Original SDMB thread - The Role of Culture in Mental Illness
Jab:
quote:
Originally posted by AHunter3
there is also no such thing as schizophrenia.
Bullshit. I mean, pardon me for accepting the word of the Surgeon General and the Encyclopedia Britannica (to name just two) over yours.
Appeal to authority. Spurious logic. I am not alone in my contentions.. But OK, I was being deliberately incendiary since it is no fun being on a soapbox without a "Them-representative" to square off against in front of the others, and I guess you'll do.
There are several levels of credibility you could assign to psychiatry's claims for the existence of "schizophrenia", or, for that matter, to my claim that there is no such thing as "schizophrenia". Does it completely fail to exist in the sense that unicorns fail to exist, and am I making that claim? Does it exist only in the same sense that "stress" exists, i.e., something that is so broadly defined that it is indistinguishable from that which is "ordinary" and "normative" (and is that the essence of my claim that it is a nonreal phenomenon)?
Or perhaps it exists in the same sense that PMS exists: within a continuum of experience that includes virtually everyone (or virtually every woman in the case of PMS) except to the matter of degree, but for those it affects to a greater degree it constitutes a genuinely disabling phenomenon; but still failing to constitute sufficient reason for denying its alleged sufferers the right to hold positions of responsibility, as some have claimed that it does. Is that the type of claim that I am making? Or, with respects to the OP, perhaps I am saying that "schizophrenia" exists as a diagnostic and patient-identity phenomenon the same way "multiple personality disorder" exists, but that the diagnostic criteria are so sloppy that their reasonably objective application is impossible, and that the structure of myth that has grown up around it, e.g., the "typical history" of child sexual abuse ritualized in satanic practice followed by the splitting of the self into several "selves" with no recollection of experience if experienced by a "different self", etc? Is this closer to the claim that I am making?
To be sure, the allegory I use in the paper I cited above assigns "schizophrenia" to the same type of nonreality as "witchcraft". Yet at various times in my life and in various contexts I claim to be a schizophrenic and a witch.

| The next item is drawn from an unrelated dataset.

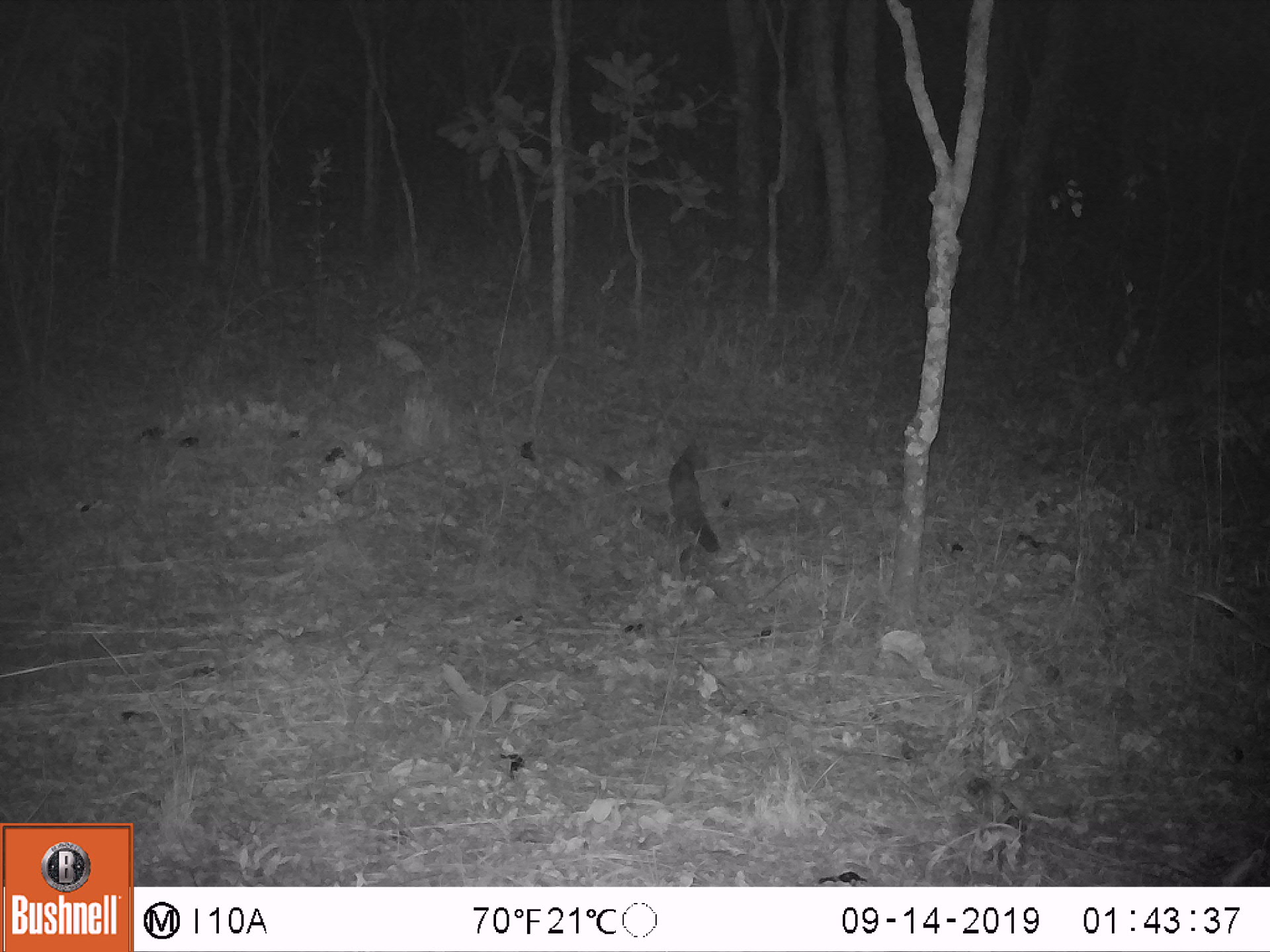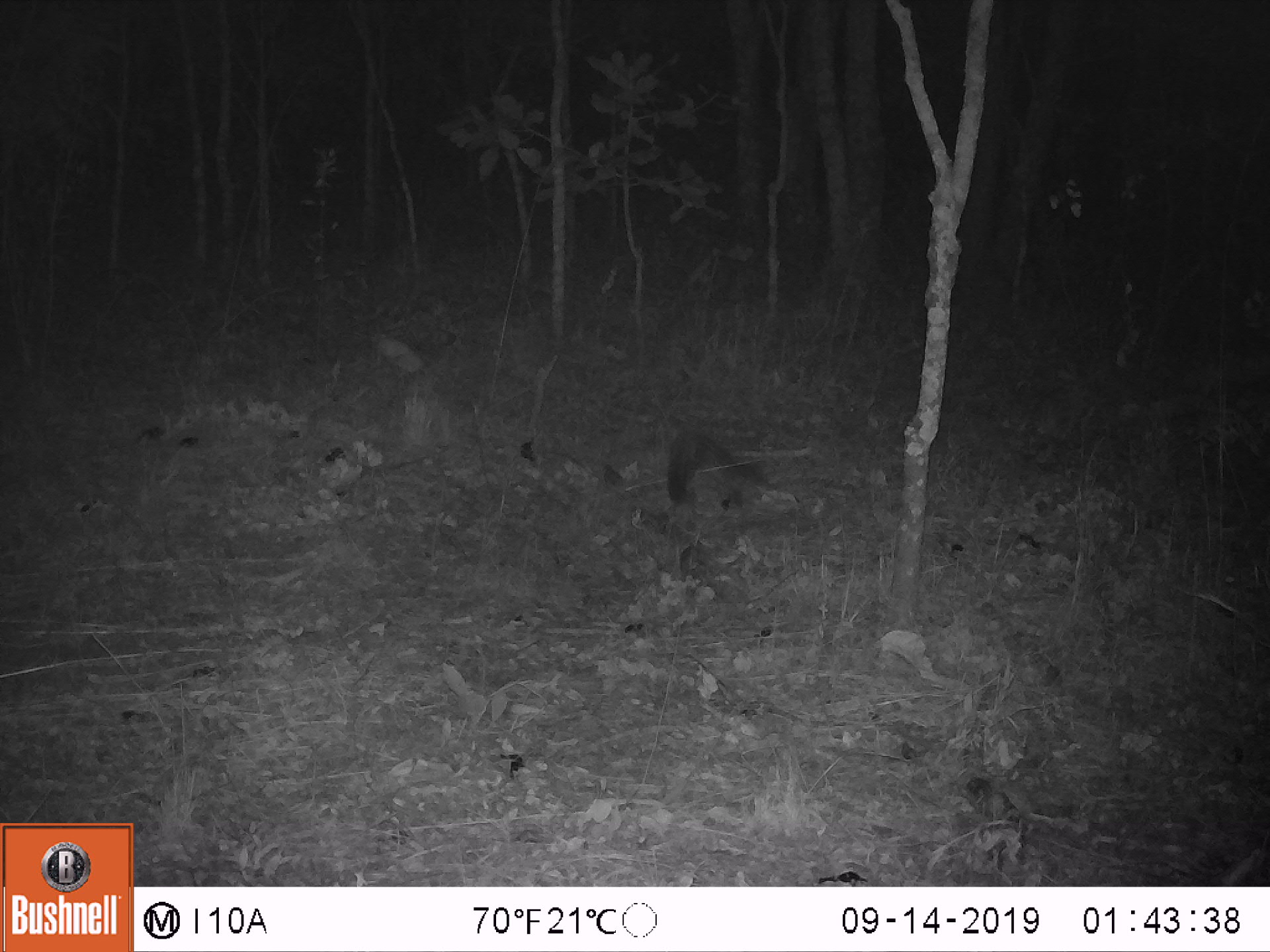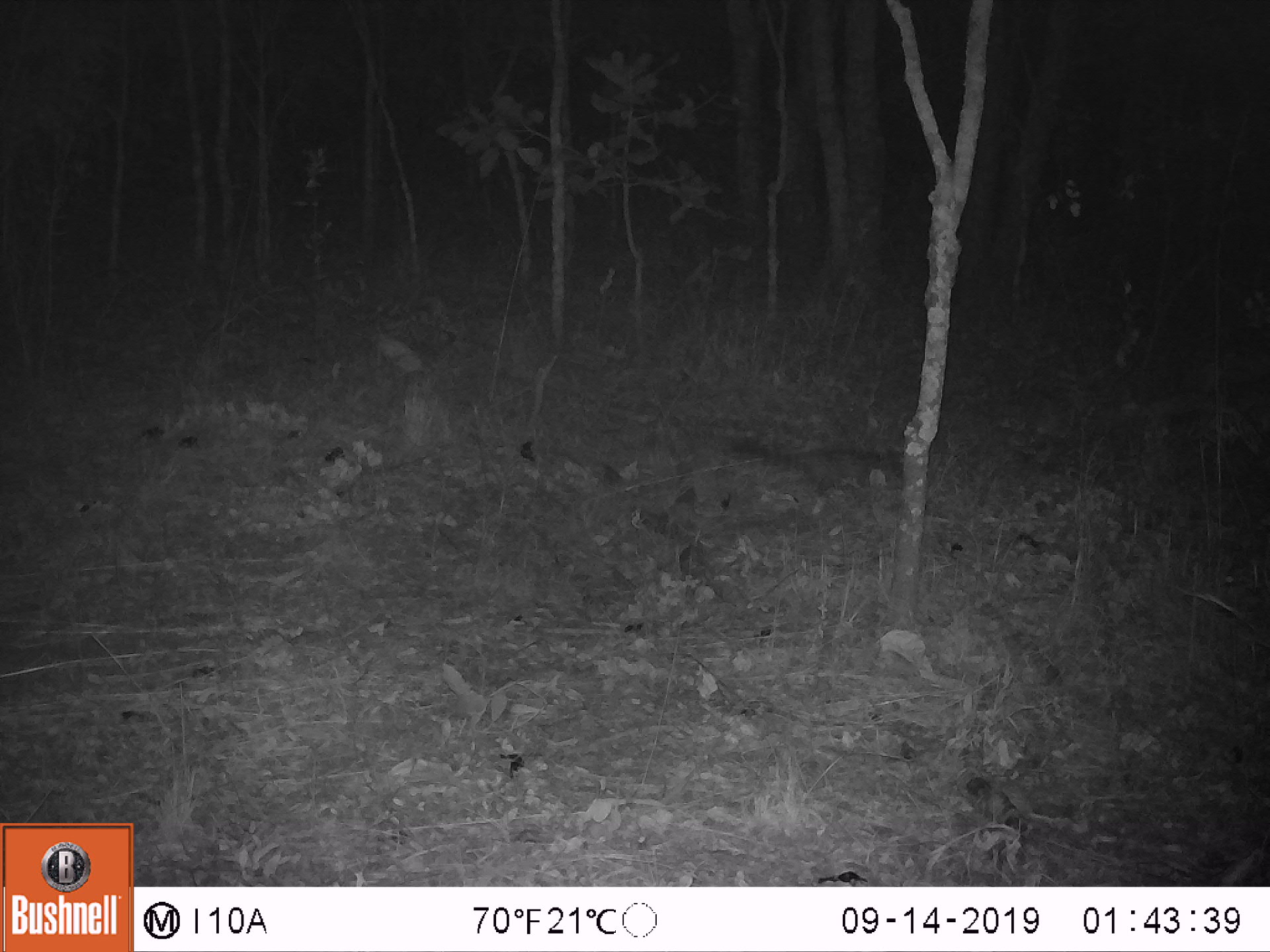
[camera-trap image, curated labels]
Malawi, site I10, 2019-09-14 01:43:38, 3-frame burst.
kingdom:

One gets a large part of one's identity from one's social environment, and much of that through the process of having an identity attributed to you by others. And our culture tends to attribute negatively-tinged identities to those who are weird or disturbing or whose behavior cannot be readily understood and predicted by others. But science (and medicine, which distinctly seeks to be viewed as a science) attempts to focus on those things that can be said to have an objective existence. BECAUSE they are viewed as bastions of objective appraisal, their claims should be subject to much more skeptical inquiry, and in most cases, via the peer review process and the application of stringent research methological standards, they are. This is not the case for psychiatric research, though.
So in what sense might "schizophrenia" exist? Well, I think it is true that under certain circumstances, people's minds tend to go through a surrealistic (and disconcerting) phase in which the everyday meaning of things is confused with metaphorical and symbolic meanings; things take on great impact and import, a heightened drama; and as subsequent thought processes are built upon the existing structure when this is the existing structure, it is easy to end up embedded in a richly textured mental world that has a lot of emotion invested in it, but which is not coherent or comprehensible to other people. I also think that some people, by virtue of whatever factors make them up as an individual (perhaps including their genetic makeup, perhaps including variations in metabolic chemistry), are more inclined than others to slip into this type of mental state, or perhaps to be less able to re-integrate the fruits of this mental world into the everyday world and get their feet back on the ground, than other folks are. I think this is a genuine phenomenon, having been through it myself, and we could call it "schizophrenia" and perhaps could call folks who are more inclined than others to experience it "schizophrenics".
But it is not a disease. The metaphorical meanings and the dramatic impact of them on the person who experiences them are not merely "brain static" and do not lack real meaning. And it is not caused by "chemical imbalances in the brain". (If you had had the opportunity to check the brain chemistry of a sample of recently widowed and raped Bosnian women in Serbian concentration camps during the ethnic cleaning and mass rape venture of Slobodan Milosevic a few years back, you might find that their brain chemistry differed from that of a random sample of Baltimore Maryland shoppers. This does not mean that the differences in what they were feeling and thinking is caused by the difference in brain chemistry.)
The ability to point a finger and say "that's 'schizophrenia' does not mean that 'we can help you', which is another strand of the belief system difficult to untangle from the whole idea of "schizophrenia". Jab wrote:
quote:
They can't help you if you won't let them.
Generally speaking, they can't help you period. More to the point, I wish it were true that they can't HURT you if you won't let them. But because of the widespread belief in "schizophrenia" (defined as, and thought of as, THEY think of and define it, not as I've discussed it above), psychiatrists have been given the authority to impose treatment, and their treatment does not help "schizophrenics" cope with and integrate their schizophrenic experience. Their treatment does, however, damage people, and the institutional experience is devastatingly horrible overall.